I, of course, waltzed right up to him after class and asked if I could nevertheless go ahead and write an essay. Astounded and speechless for some five seconds, grasping for words (hard to do that for five seconds mind you), he finally blurted out, visibly upset and yet enthralled at the same time, that, yes, he had to permit me to make this foolhardy move. I think that he secretly loved the fact that someone had the hubris to do the right thing, learning something while researching and thinking and writing. He would spy on me in the library researching my chosen topic, and even approached me a couple of times as I flew through the pages of massive tomes to discover what I just knew could be discovered in whatever language, living or dead, of whatever century or location, and discussed what I was doing, leaving quite flabbergasted. I finally handed in the essay at the last possible moment and waited in anticipation of hell. He gave me, according to the Roman system, 10 out of 10. Ha ha. Cardinal Grech is the best. I love him to pieces.

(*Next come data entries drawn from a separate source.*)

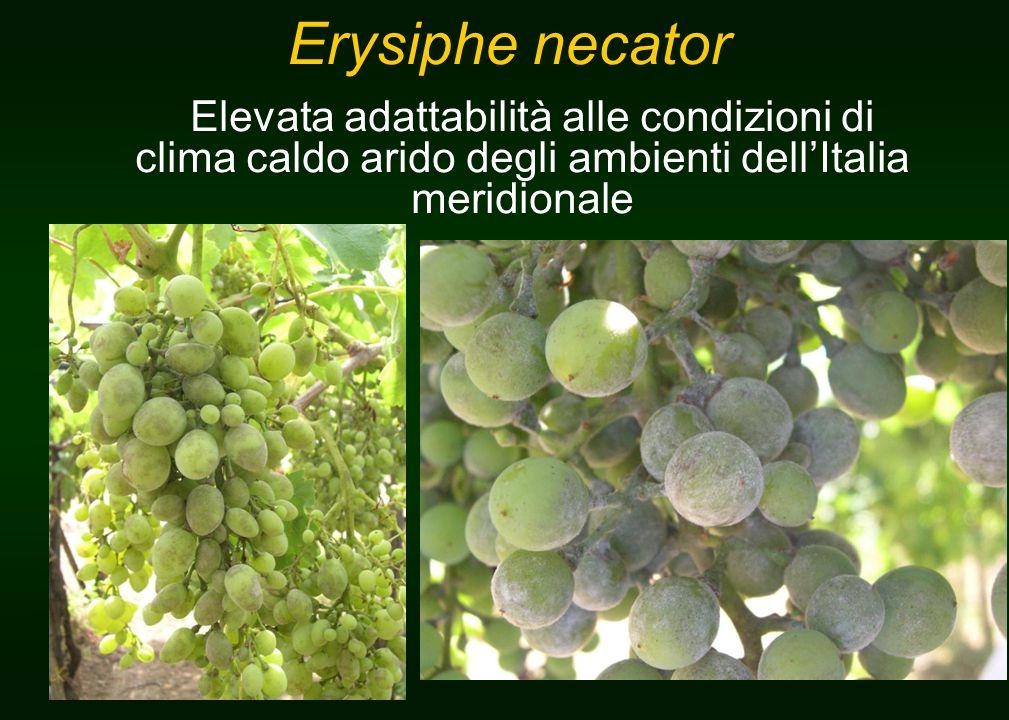 Erysiphe necator Elevata adattabilità alle condizioni di clima caldo arido degli ambienti dell'Italia meridionale
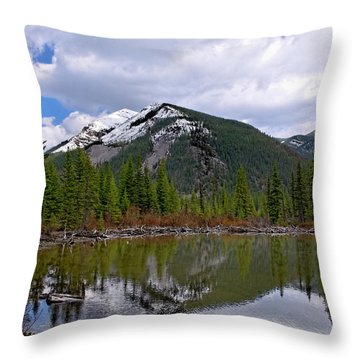 Mountain Pond Reflection Throw Pillow by Roderick Bley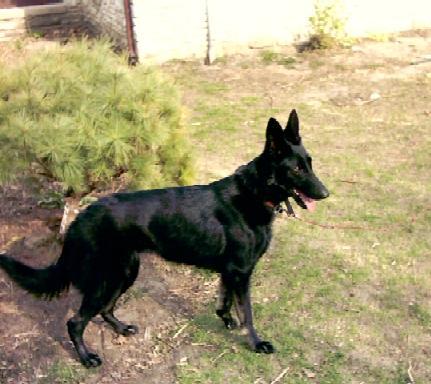 Big German Shepherd Dog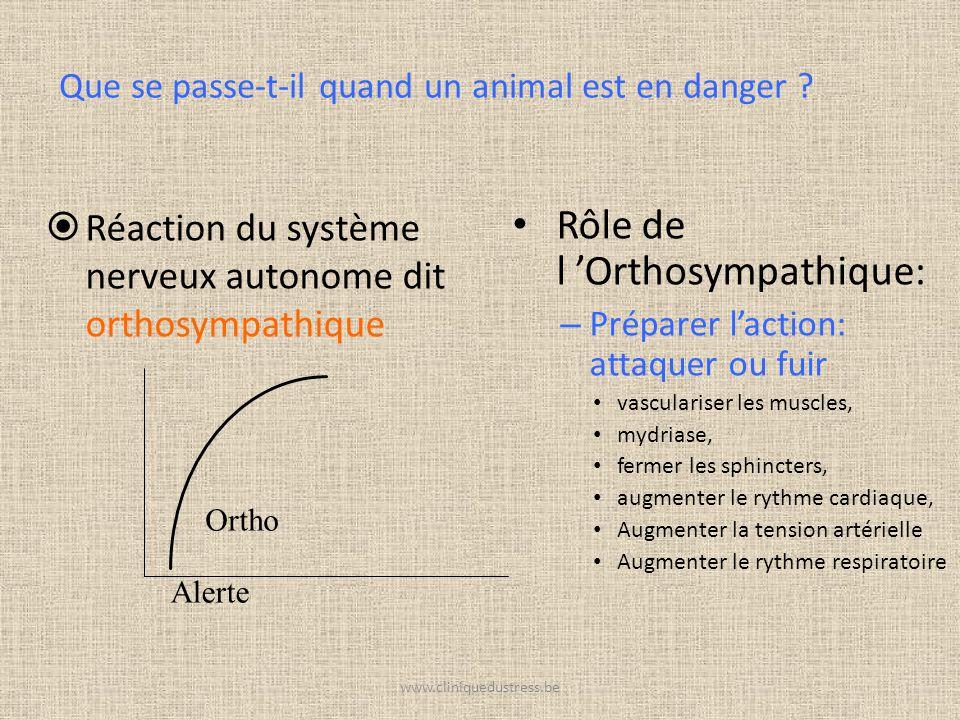 www.cliniquedustress.be Réaction du système nerveux autonome dit orthosympathique Rôle de l Orthosympathique: – Préparer laction: attaquer ou fuir vas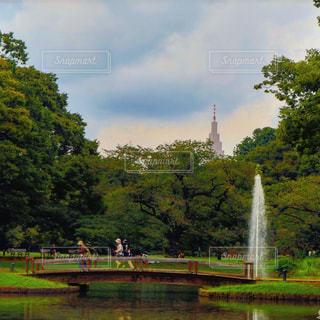 代々木公園の写真・画像素材[463399]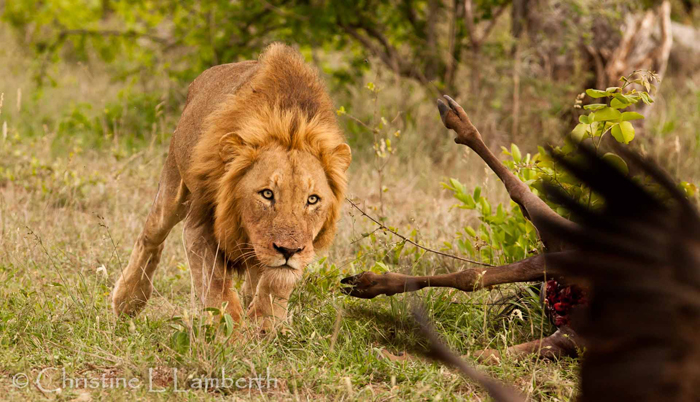 Majingilane Male Lion Chasing Vultures by Christine Lambert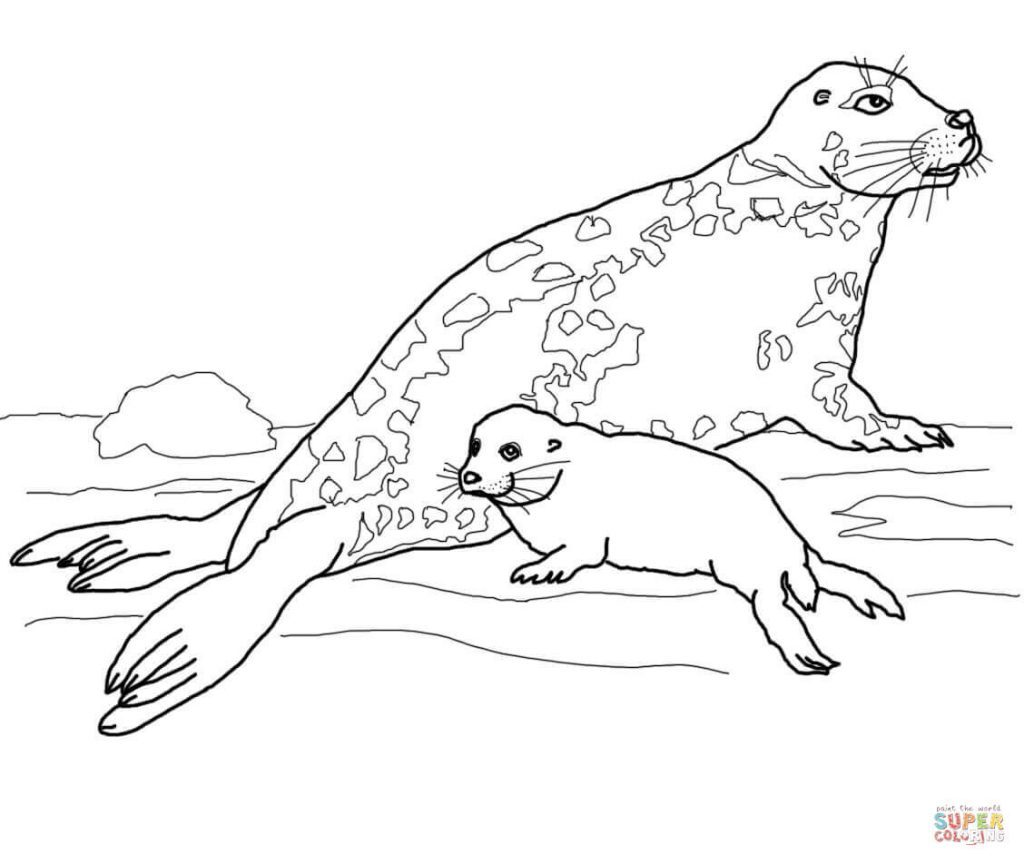 1024x864 Seal Coloring Pages Image Highest Clarity Cute Leopard Baby Harp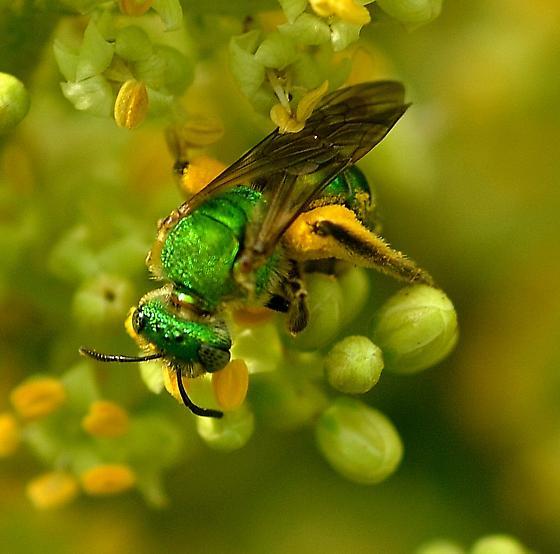 Cuckoo Wasp ? - Agapostemon sericeus - female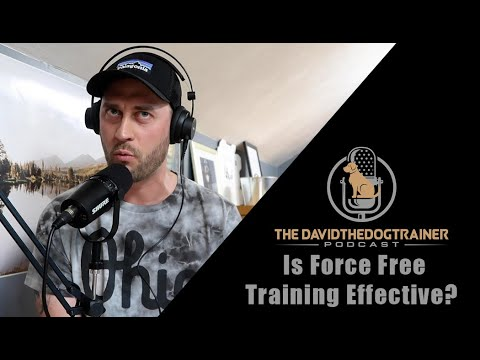 Where is force free training have a place in dog training?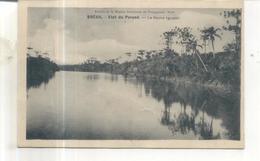 Bresil, Etat Du Parana, Le Fleuve Iguassu - Brésil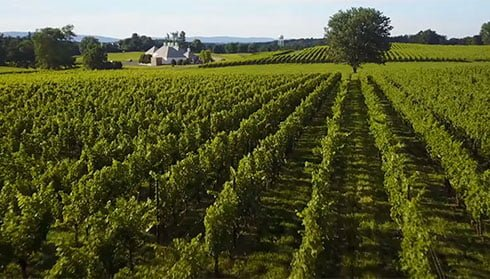 Boxwood Estate, Fauquier Winery, A member of the Fauquier Wine Council, Virginia Vineyard.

I could fill volumes with such stories, academic, ecclesiastical, political, interpersonal.
- One diocesan priest at the Urbaniana University (right next to the Augustinianum) said that he would totally destroy me in print should I publish on “Yahweh Elohim” as a sentence name given what he thought he knew (but didn’t) about historical perceptions of Northwest Semitic by Semites to the South. Whatever.
- One Dominican priest at the Angelicum said that if I published a defense of Saint Catherine of Sienna’s portrayal of Jesus commenting on Saint Paul, gutting the possibility of his mocking the great saint, he would pursue me right around the world by way of his iron grip on Catholic and Christian and Biblical publishing companies, easily convincing them to steer clear of anything written by yours truly. Whatever.
- One Cardinal, papabile at the time but now deceased, said that if… [I had better stop…] But these stories are endless…
- One Rabbi, head of relations between the State of Israel and the Holy See, said that if I were to continue spearheading a certain project, that would mean that… [again, I had better quit…]
I guess it’s that I’ve discovered early on that doing one’s best to do the right thing no matter what with no compromise always leads one way or another to the most interesting and varied of lives one couldn’t otherwise even imagine. I wouldn’t have it any other way.
I just hope that on my death bed I will repeat those words of Peter Abelard with the attitude of hoping that perhaps I might thereafter be instructed by the Most Holy Trinity in the beatific vision, for after all, it is what Christ Jesus would have us say, we who know nothing at all, about our present understanding: “Je ne sais pas.”